_Work task_
Reproduce the material word for word, from its first line through the line containing "造价工程师考试资格报名", with both of those lines included. Leave the pictures out of your answer.

******

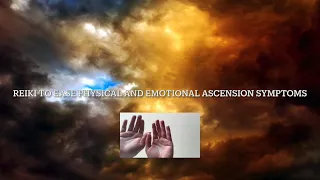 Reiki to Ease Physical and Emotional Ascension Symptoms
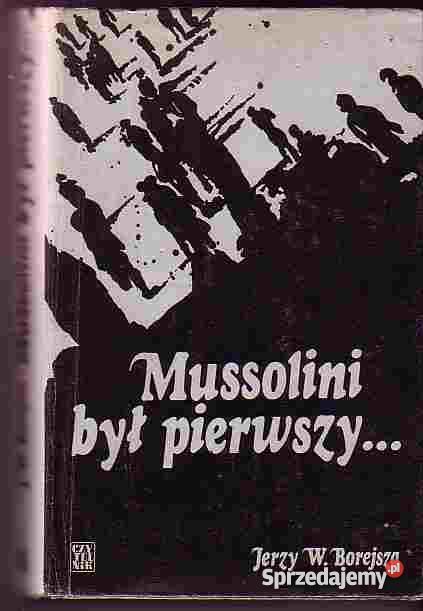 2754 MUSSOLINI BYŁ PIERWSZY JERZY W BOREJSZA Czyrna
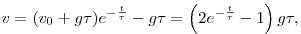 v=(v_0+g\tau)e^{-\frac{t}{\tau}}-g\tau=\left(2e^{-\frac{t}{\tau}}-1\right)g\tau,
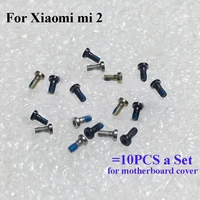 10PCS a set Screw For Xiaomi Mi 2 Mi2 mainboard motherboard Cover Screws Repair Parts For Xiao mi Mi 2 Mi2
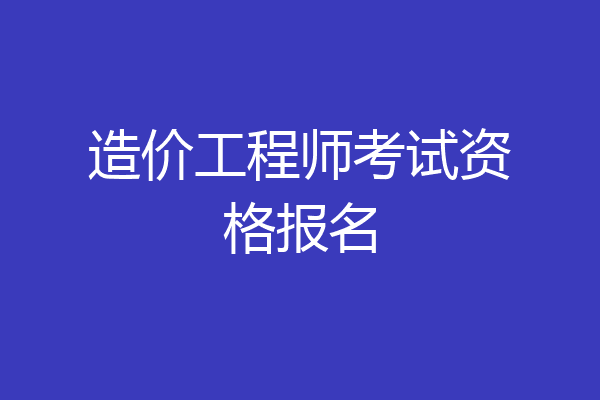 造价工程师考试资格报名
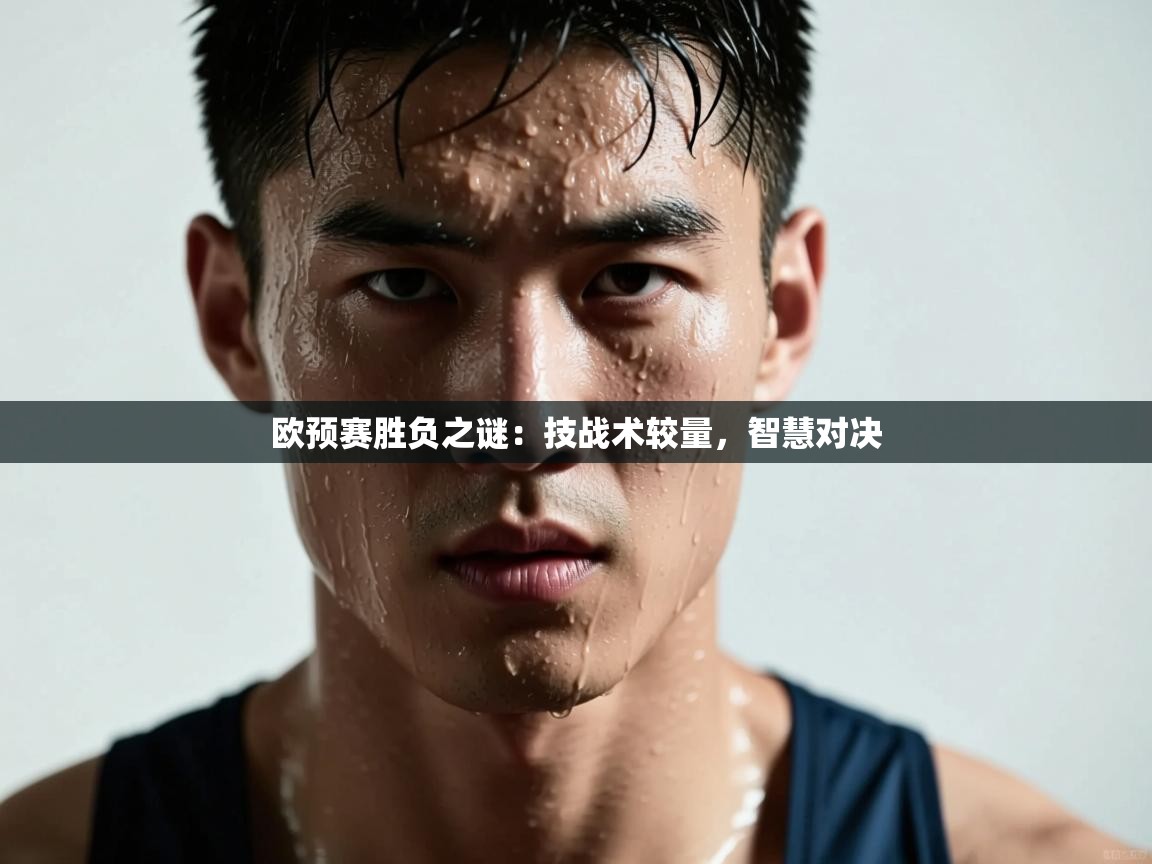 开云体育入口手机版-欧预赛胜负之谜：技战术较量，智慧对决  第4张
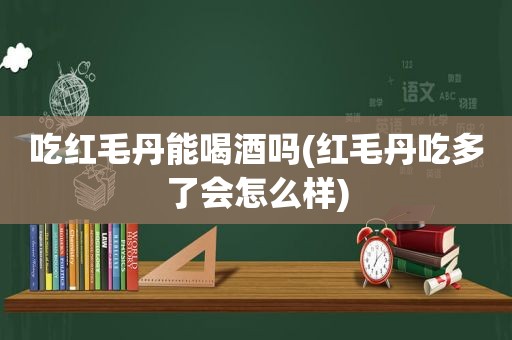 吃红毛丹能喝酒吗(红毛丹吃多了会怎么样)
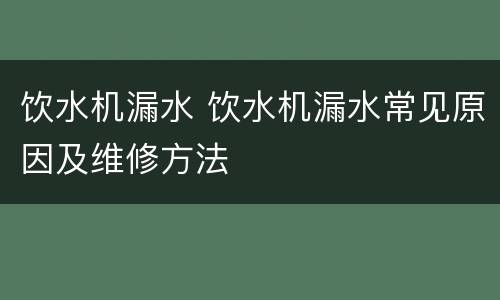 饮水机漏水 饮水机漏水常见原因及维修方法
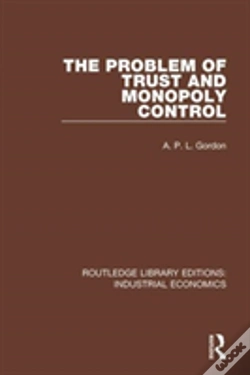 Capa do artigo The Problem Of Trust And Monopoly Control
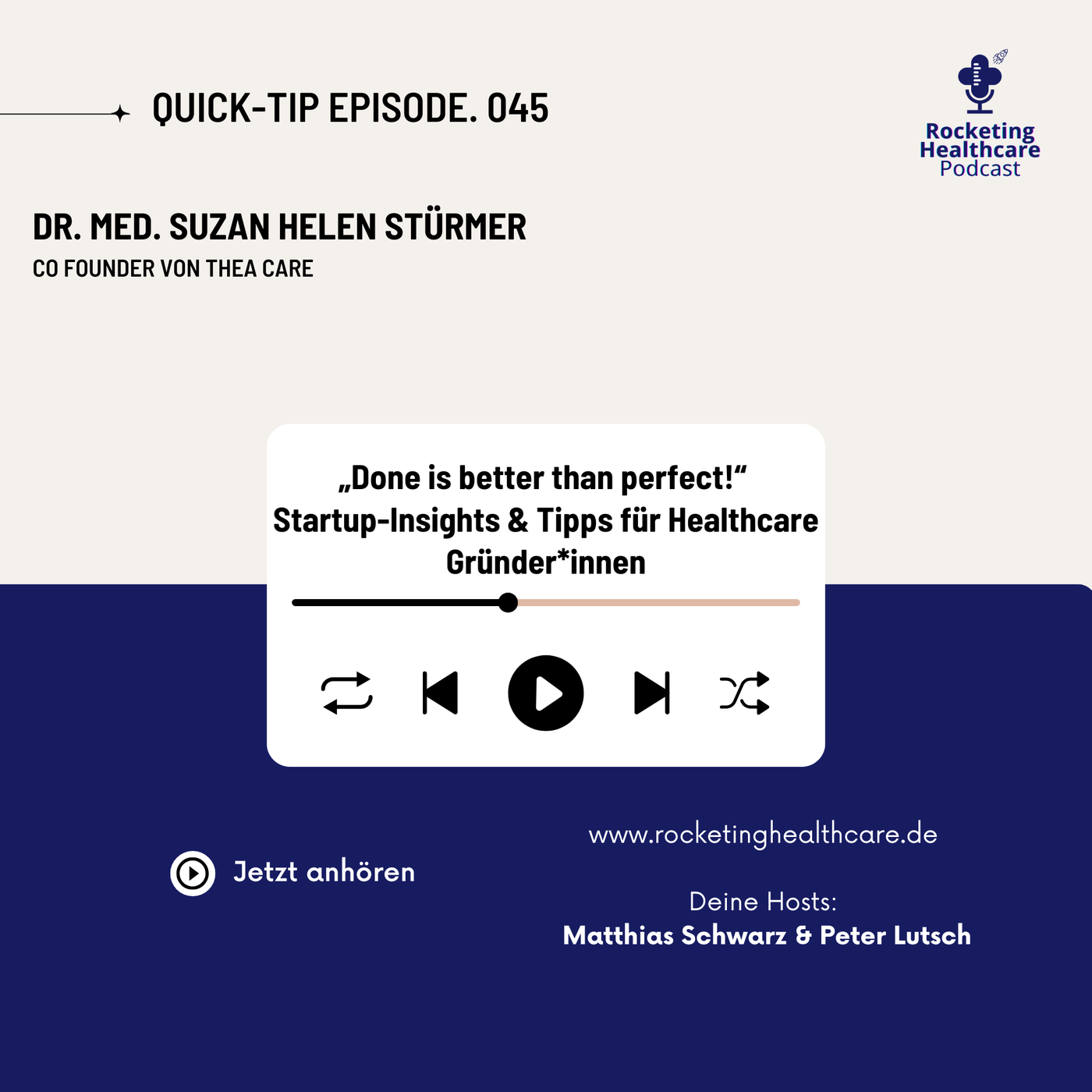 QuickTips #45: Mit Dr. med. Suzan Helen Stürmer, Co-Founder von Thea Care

******

_Output of the task_
 Reiki to Ease Physical and Emotional Ascension Symptoms
 2754 MUSSOLINI BYŁ PIERWSZY JERZY W BOREJSZA Czyrna
 v=(v_0+g\tau)e^{-\frac{t}{\tau}}-g\tau=\left(2e^{-\frac{t}{\tau}}-1\right)g\tau,
 10PCS a set Screw For Xiaomi Mi 2 Mi2 mainboard motherboard Cover Screws Repair Parts For Xiao mi Mi 2 Mi2
 造价工程师考试资格报名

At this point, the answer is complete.